• [TASK DESCRIPTION] Lines with the word "site" are the ones wanted. Copy each of them from the entries below.
── RECORDS FOR THE TASK
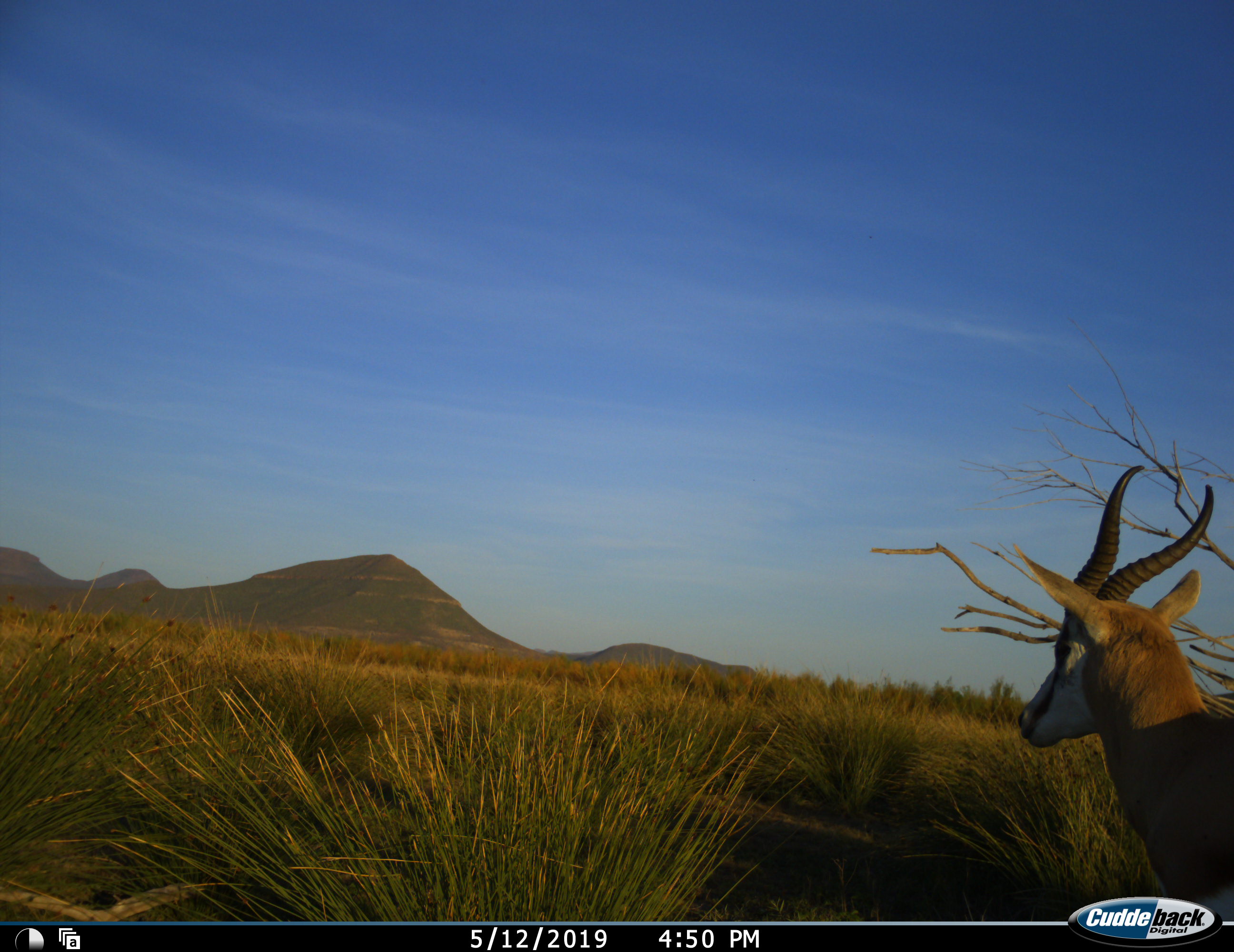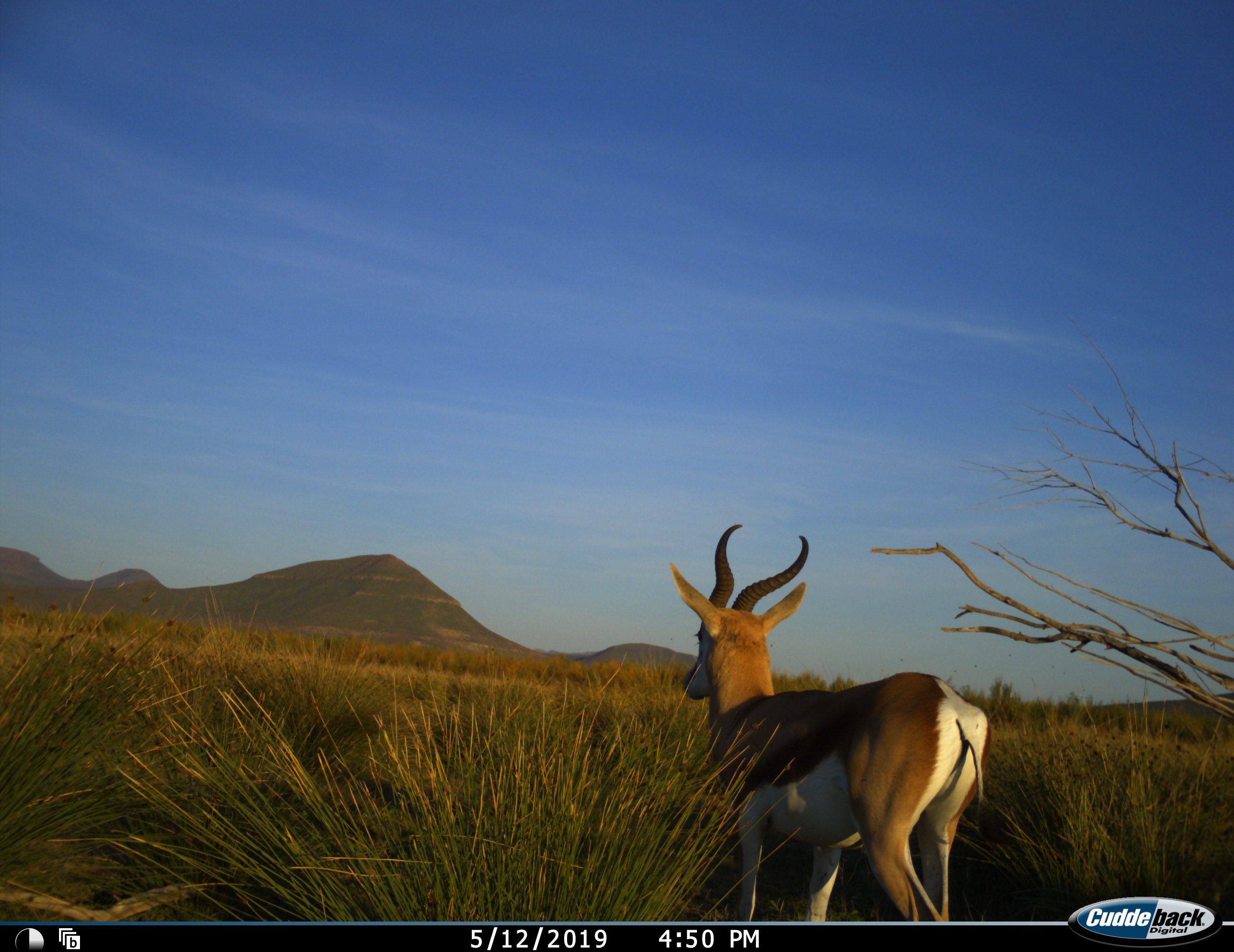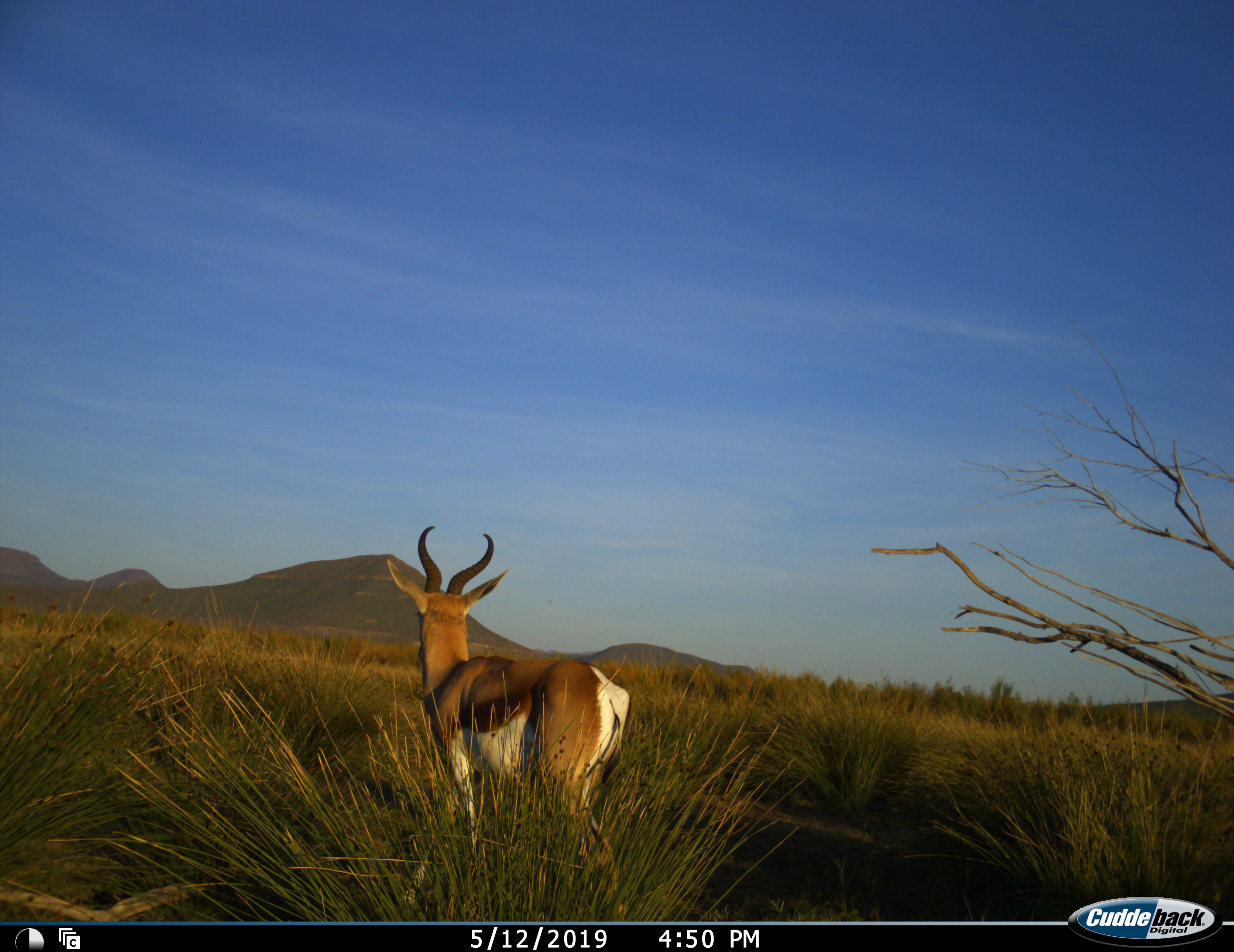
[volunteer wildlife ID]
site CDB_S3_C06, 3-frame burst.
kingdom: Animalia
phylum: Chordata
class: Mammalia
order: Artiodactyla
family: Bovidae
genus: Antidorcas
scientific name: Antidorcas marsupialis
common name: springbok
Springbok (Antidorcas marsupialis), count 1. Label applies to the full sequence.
────
── RECORDS FOR THE TASK
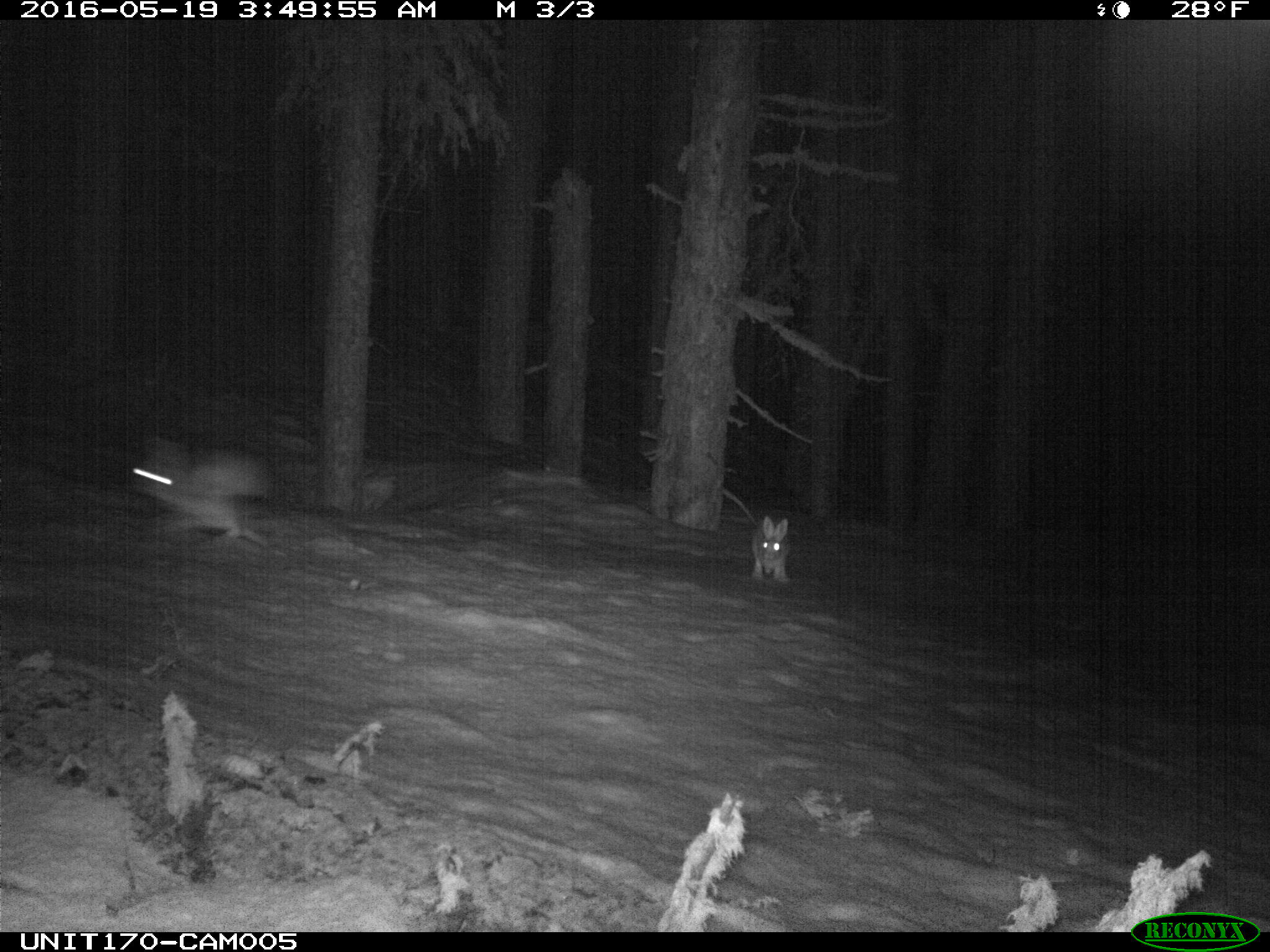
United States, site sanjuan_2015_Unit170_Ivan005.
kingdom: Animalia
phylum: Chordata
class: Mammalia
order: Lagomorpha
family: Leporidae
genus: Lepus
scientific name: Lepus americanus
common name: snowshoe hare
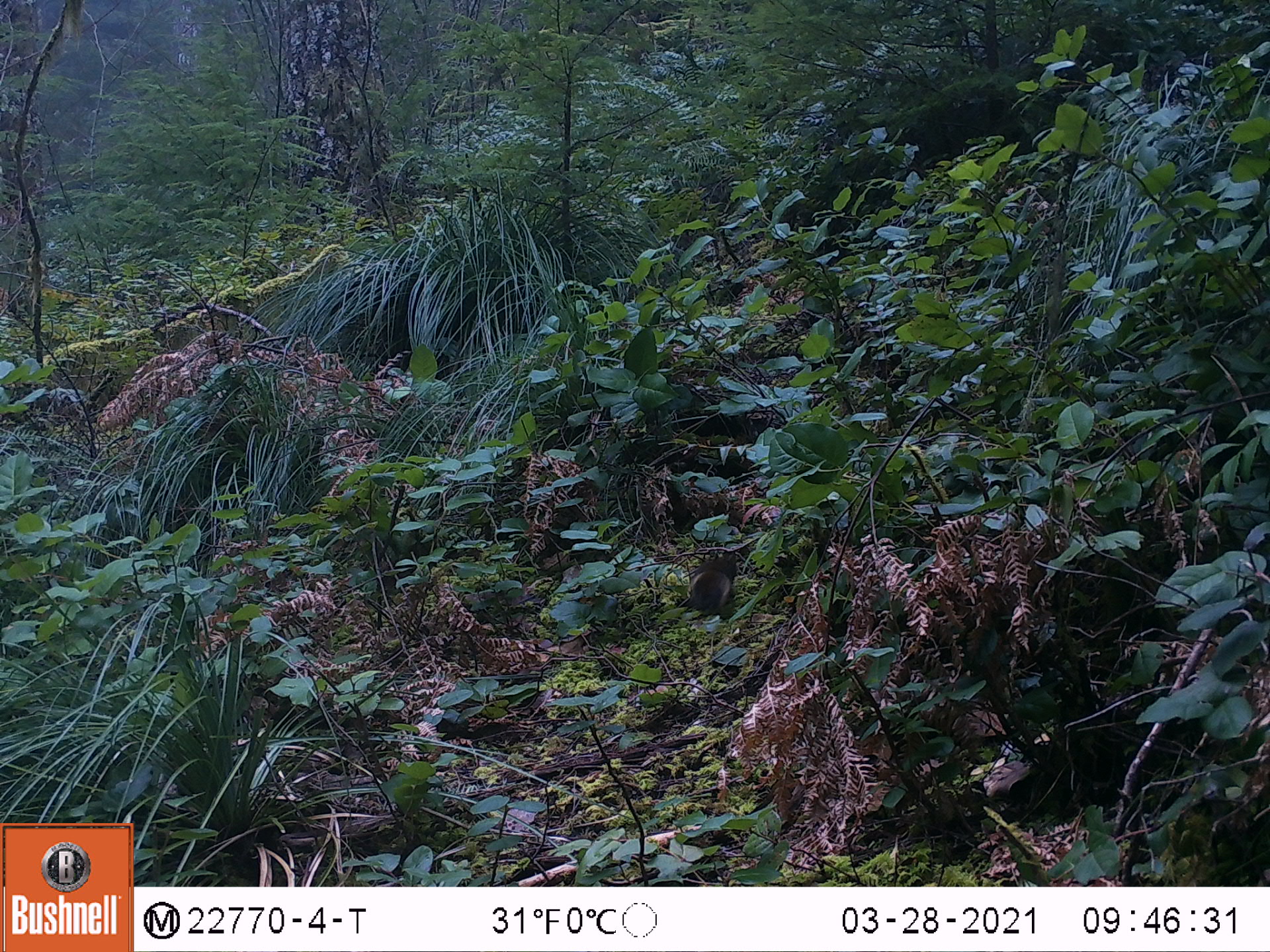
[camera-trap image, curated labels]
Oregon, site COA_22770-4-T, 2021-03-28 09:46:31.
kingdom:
────
• [ANSWER TO THIS PROBLEM]
site CDB_S3_C06, 3-frame burst.
United States, site sanjuan_2015_Unit170_Ivan005.
Oregon, site COA_22770-4-T, 2021-03-28 09:46:31.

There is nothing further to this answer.